HOWEVER – People with PDs consistently act in ways that reduce the relational value of themself & others – their self-defeating behavior causing everyone so much distress.
EXP: PDs are grouped by the direction of MOVEMENT  –
• Against = Narcissistic – hyper-competitive, constantly act superior to others (Steve Jobs)
• Away = Schizoid – deep detachment, without emotional connection & responsiveness
• Toward = Dependent – desperate fear of abandonment, they submit to the will of others to avoid rejection, & a need to caretake then

This star shows how certain PDs are the opposites of other negative personality characteristics.

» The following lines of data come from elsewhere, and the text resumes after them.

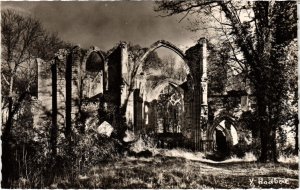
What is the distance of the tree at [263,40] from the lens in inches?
390

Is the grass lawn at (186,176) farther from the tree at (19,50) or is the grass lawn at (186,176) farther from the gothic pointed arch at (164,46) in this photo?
the gothic pointed arch at (164,46)

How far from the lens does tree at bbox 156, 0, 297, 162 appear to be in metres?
9.91

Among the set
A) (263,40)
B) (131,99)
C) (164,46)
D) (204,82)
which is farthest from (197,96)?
(263,40)

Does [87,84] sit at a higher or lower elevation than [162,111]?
higher

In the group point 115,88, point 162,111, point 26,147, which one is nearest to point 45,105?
point 115,88

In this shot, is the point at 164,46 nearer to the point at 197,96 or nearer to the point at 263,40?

Cluster A people are extreme on the need for Freedom dimension
Cluster B people are mainly selfish, competitive, manipulative & controlling
Cluster C people (especially Avoidant & Dependent PDs) are deeply concerned with affiliation – come here or go away – at any cost

NOTE that only 6 out of the 10 PDs are represented. The others tend to be combinations.
EXP: Borderlines (BPD) fluctuate between strong displays of dependency/ neediness followed by extreme displays of reactive hostility – described in”I hate you, don’t leave me” by Kreitman & Straus. They are less rigid than most PDs, with a weak or fragmented identity, & strong need for all 3 (power, love & freedom), covering a basically insecure Self (LO relational value).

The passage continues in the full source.